Reasons to think twice about Fargate
The eviction problem is one symptom of a broader set of trade-offs. There’s a number of reasons to think carefully before adopting Fargate. Personally, I prefer EC2 node groups with Karpenter for most workloads, and would consider Fargate for specific use cases like cluster-level controllers such as Karpenter, AWS Load Balancer Controller, or cert-manager; but for application workloads, EC2 nodes are usually the better choice. The reasons:
- No graceful node drain. On EC2, AWS drains nodes before patching; pods get SIGTERM, drain windows are respected, PodDisruptionBudgets are honoured. On Fargate, none of this applies.
- No pod-level eviction warning.

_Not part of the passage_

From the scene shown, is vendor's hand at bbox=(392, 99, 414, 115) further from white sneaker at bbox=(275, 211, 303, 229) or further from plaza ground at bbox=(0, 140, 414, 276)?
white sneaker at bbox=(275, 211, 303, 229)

AWS Health API gives advance notice, but the pod itself receives no SIGTERM before the underlying host is replaced.
- Operational overhead to compensate. You need a daily automated job just to avoid random pod deaths. That job has to understand both
DeploymentandRolloutresource types if you use Argo Rollouts. - No DaemonSets. Any tooling that runs as a DaemonSet (log shippers, security agents, node exporters) simply doesn’t work on Fargate. You’re forced into sidecar patterns or giving things up entirely.
- Limited host-level metrics. Standard CPU and memory metrics are available via CloudWatch Container Insights, but network throughput, disk IO, and host-level pressure metrics aren’t exposed. You can’t run the node exporter or attach a DaemonSet-based metrics collector.
- ~3x compute cost. Fargate prices CPU and memory at a significant premium over equivalent EC2 capacity. At scale, this adds up fast.
- No instance flexibility. With Karpenter on EC2, instance selection adapts dynamically to your pod requirements; you can mix instance families, spot and on-demand, and bin-pack efficiently. Fargate gives you a fixed vCPU/memory menu with no bin-packing.
- Pod size limits. Fargate caps at 16 vCPU and 120 GB memory per pod. Not a problem for most workloads, but worth knowing.
- Slower cold starts. Fargate provisions a new microVM per pod. Startup latency is higher than scheduling onto a warm EC2 node.
Fargate makes sense for workloads that need strong isolation between tenants and don’t need host-level observability or DaemonSets. For a typical production Kubernetes cluster running persistent services, EC2 node groups with Karpenter give you more control, better observability, and lower cost.